I’ve left stores without diapers when Draven was an infant, left without much needed tampons, left without milk or meat, and all of those are things that you don’t find very often at food pantries.
Even worse is having a card declined when someone you know is with you. It’s one thing to play that game when there are strangers behind you in line, it’s another thing when you’re standing beside someone you know.
I’m thankful that for many reasons I haven’t had that problem in awhile now. I’m slowly getting better with money, I’m getting better with budgeting and I have more help to make ends meet. I’m not in danger of being evicted, having the lights shut off or running out of food. I can buy what I need and if I get into trouble I know I have places I can go for help. I really am okay now.
Unfortunately, the fear is still ingrained deep inside me and today it was reactivated with a simple message on the credit card machine when we were checking out.
“There is a problem with the card.”
I knew there was money in the account, or at least I thought I knew, I started wondering, where did I miscalculate, my thoughts started racing as I ran the card again.
The card went through that time, it was only a problem with the machine and not my card, but it was too late, I was already panicking and spiraling and having an anxiety attack.
I realized that every time I swipe my card somewhere I hold my breath waiting to see if it goes through. Even if I know there is money. Even knowing that I have emergency savings and places I can turn and that I’m not where I was, I still hold my breath every single time I go to pay for something. The amount of anxiety that goes into shopping, it’s like the reverse of playing the slots, instead of hoping for a win, I’m praying the card doesn’t get declined. Except it’s just bullshit anxiety that has no basis in reality any longer.

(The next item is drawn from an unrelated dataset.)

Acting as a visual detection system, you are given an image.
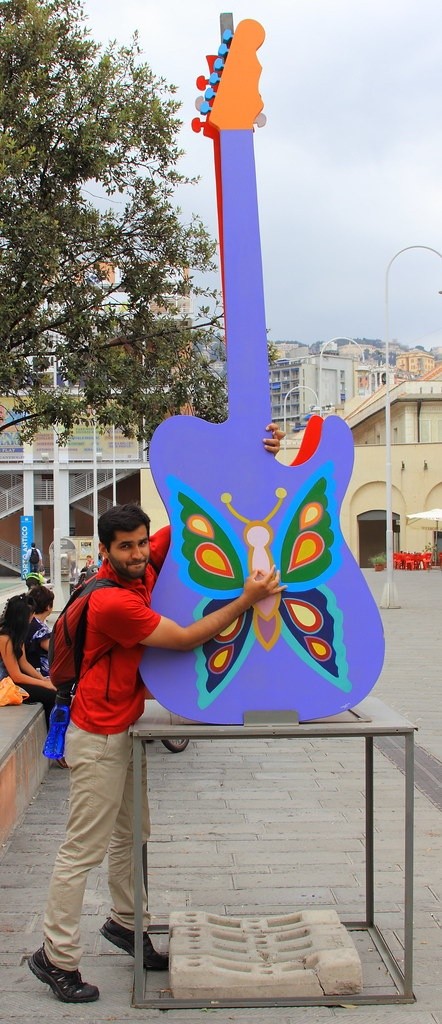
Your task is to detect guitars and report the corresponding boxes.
[132,19,385,727]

When money comes in, I feel like I have to pay for everything that needs to be paid, I have to buy everything I need, and sometimes even everything I want, because eventually, that card will start getting declined, the account will be overdrawn. That isn’t true anymore, but I have to resist the urge every single time I get paid. I have to fight not to spend every single cent before it’s gone.
Until you’ve been there for years and years and years, it probably won’t make any sense, how can money be gone without spending it, and if I’d just stop spending it, it wouldn’t be gone so quickly . . . but when there are more bills than there is money every single month, you sometimes learn to spend it all as quick as possible or it’s gone before anything gets done.
Unfortunately, then I end up making really shitty decisions which just restarts the cycle.
And today, I was afraid I had done it again, even though I’ve been so careful and tried so so hard to unlearn old habits. I was afraid that Wonder Woman would be the one standing there while a card was denied. I remembered all of the times that I was left making decisions about what I had to have in order to get that card to go through.
But I’m not back there, and it’s all still okay, and I’m not broke or broken. And today I was reminded, yet again, that I’m not alone while I heal from all of this.